→ Aim
Turn the lines below, starting with the line containing "From the group" and going on through the line containing "- cream coloured", into a numbered list. Leave out any blank lines.
------------------------------
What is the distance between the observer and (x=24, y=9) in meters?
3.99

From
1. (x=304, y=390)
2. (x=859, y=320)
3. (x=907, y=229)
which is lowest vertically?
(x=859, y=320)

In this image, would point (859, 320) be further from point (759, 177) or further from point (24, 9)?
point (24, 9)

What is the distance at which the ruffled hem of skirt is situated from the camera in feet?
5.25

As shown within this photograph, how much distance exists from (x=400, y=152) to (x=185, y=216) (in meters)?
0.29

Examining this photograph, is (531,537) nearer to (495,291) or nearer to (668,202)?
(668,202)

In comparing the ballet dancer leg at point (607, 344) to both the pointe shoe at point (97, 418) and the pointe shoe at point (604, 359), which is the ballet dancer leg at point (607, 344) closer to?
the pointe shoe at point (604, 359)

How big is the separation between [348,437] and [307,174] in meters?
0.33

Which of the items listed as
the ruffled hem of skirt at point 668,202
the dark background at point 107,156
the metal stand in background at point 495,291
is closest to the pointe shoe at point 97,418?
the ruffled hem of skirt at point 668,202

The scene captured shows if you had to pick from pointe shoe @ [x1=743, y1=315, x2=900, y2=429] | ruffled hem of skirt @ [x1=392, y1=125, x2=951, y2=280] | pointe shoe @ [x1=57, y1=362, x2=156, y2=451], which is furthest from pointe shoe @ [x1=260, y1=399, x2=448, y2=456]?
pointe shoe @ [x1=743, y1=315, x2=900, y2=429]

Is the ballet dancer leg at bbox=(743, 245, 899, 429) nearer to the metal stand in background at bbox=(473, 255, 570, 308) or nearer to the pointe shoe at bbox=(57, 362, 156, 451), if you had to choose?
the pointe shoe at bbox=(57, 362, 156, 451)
------------------------------
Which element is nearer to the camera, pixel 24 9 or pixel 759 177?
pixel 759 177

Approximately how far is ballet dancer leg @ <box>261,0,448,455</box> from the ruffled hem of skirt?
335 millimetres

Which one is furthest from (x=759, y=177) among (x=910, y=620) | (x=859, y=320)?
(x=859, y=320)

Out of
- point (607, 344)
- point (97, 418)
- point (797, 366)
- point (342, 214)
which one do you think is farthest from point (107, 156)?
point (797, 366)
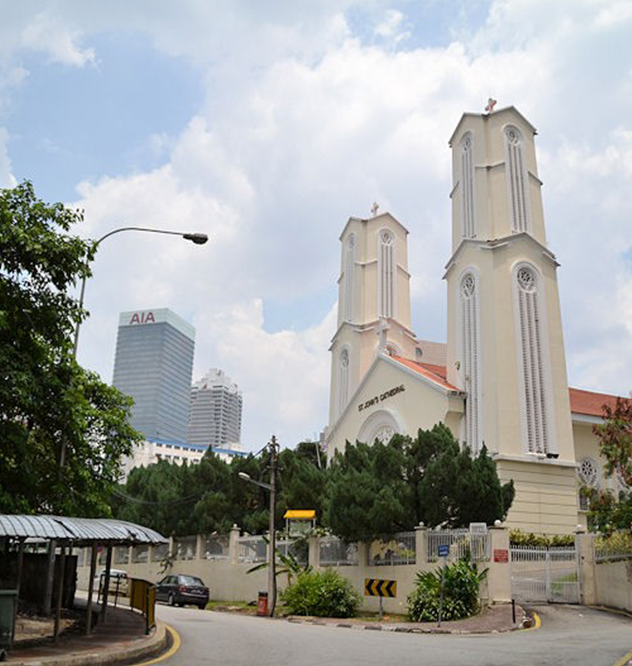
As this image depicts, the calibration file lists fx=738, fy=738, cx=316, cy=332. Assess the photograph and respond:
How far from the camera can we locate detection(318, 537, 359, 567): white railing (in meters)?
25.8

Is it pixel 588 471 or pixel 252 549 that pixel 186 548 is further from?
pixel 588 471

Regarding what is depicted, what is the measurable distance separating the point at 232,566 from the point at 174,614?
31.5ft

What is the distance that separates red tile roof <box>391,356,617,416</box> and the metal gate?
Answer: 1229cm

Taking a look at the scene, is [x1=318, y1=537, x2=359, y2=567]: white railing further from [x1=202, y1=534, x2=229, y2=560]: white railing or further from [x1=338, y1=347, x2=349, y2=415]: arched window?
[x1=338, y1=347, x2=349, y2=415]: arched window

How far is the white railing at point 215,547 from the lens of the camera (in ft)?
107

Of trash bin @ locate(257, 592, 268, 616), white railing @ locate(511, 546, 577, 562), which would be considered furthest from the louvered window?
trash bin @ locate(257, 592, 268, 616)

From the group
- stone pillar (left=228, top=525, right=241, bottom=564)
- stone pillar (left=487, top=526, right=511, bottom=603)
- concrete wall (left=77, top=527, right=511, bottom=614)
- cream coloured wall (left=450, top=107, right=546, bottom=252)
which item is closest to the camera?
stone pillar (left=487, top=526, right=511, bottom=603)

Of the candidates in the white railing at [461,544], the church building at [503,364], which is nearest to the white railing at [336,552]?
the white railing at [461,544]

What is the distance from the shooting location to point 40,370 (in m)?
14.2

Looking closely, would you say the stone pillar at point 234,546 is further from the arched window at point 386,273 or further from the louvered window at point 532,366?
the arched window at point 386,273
------------------------------
→ Answer below
1. From the group
2. - stone pillar (left=228, top=525, right=241, bottom=564)
3. - stone pillar (left=487, top=526, right=511, bottom=603)
4. - concrete wall (left=77, top=527, right=511, bottom=614)
5. - cream coloured wall (left=450, top=107, right=546, bottom=252)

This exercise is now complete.